If the shortest distance is the projection, then the solution point should be on the perpendicular to each line.
...or did I miss something?
• Nope, it's not the orthocenter. The least squares solution is always inside the triangle whereas the orthocenter can be outside. Nor does the least squares solution minimize the sum of the perpendicular distances to each line as some commenters claim, nor the distances to the corners of the triangle which was my second guess. In fact, the least squares solution has no geometric significance in R^2 because it's not unique! If you take the equation for one of the lines and multiply through by a constant then the least squares solution changes, even though it's the exact same line. It turns out every point in the triangle is a valid least squares solution if you use the right coefficients.

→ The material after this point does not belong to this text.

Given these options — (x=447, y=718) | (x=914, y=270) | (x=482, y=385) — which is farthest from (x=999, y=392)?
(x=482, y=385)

The way to see what's going on geometrically in this problem is to look at the codomain in R^3 and the solution vector b = [2, 1, 4]. Applying transformation A to the original triangle gets you a new triangle in R^3 whose corners are [2, 1, 1] [2, 6, 4] and [17, 1, 4]. If we subtract b from each corner vector we get [0, 0, -3] [0, 5, 0] and [15, 0, 0]. And now, if we multiply the original linear equations by the constants c1, c2, and c3 respectively then those difference vectors become [0, 0, -3*c1] [0, 5*c2, 0] and [15*c3, 0, 0]. So without changing the original triangle we can stretch the transformed triangle relative to b along all 3 axes at will. And if we stretch it the right way we can move the shortest vector from b to the transformed triangle wherever we like, and thus we can move the least squares point of the original triangle wherever we like.
• I'm having trouble figuring out why I'm getting two different answers. The second line written in slope intercept form has a slope of -1/2 and an intercept of 1/2. So I would think the line could also be written as (1/2)x + y = 1/2. However, when I then go through the process of finding the approximate intersection using these values in my matrices (using for the second rows of A and b [1/2 1] and [1/2] instead of [1 2] and [1] as they are in the video) I end up with a different approximate intersection (x: 52/31 y: 69/62). I've gone back through the math a couple times and don't seem to be finding a place where I'm making an error. Am I missing something? Or is such an approximate solution not unique and I'll find different ones depending on which numbers I use? Thanks.
• You're absolutely right, equivalent forms of the same lines will yield different least squares solutions.
(1 vote)
• At around 9 minutes, when he swaps the rows (1,6 and 6,1), why does it not make the matrix negative?
• At around 9 minutes, when he swaps the rows (1,6 and 6,1), why does not swap x1 and x2, so the result it [3/7; 10/7]; if you don swap x1 and x2, [6 1; 1 6]*[10/7; 3/7] is not equal [9; 4]
• If he didn't swap the rows, he would've gotten the same answer:
`[6 1 | 9][1 6 | 4]`
divide R1 by 6:
`[1 1/6 | 3/2][1 6 | 4]`
R2-R1:
`[1 1/6 | 3/2][0 35/6 | 5/2]`(4-3/2 = 8/2-3/2 = 5/2)
R2*6/35:
`[1 1/6 | 3/2][0 1 | 3/7]`(5/2*6/35 = 30/70 = 3/7)
R1-R2/6:
`[1 0 | 10/7]`(3/2-(3/7)/6 = 3/2-3/42 = 21/14-1/14 = 20/14 = 10/7)
`[0 1 | 3/7]`
This is the same thing he got in the video, but I never swapped the 2 rows.
• Shouldn't it be x ~= [(A^T * A)^-1] * [A^T * b]?
(the inverse of A^T * A)
• That's basically what he did, except he solved the system by reducing to reduced row echelon form instead of multiplying by the inverse.

1st he multiplied A^T*A to get a matrix, we'll call it C
2nd he multiplied A^T*b to get a vectord we'll call it d
Lastly he solved Cx=d
which you could solve by reducing to reduce row echelon form or you could solve by C^-1*d=x
which is the same as (A^T*A)^-1*(A^T*b)=x

Hope this makes sense
• Is there a way to associate a confidence with the final intersection point in this least squares example? I've been looking at confidence videos and lessons and not finding a direct way to apply that to this example.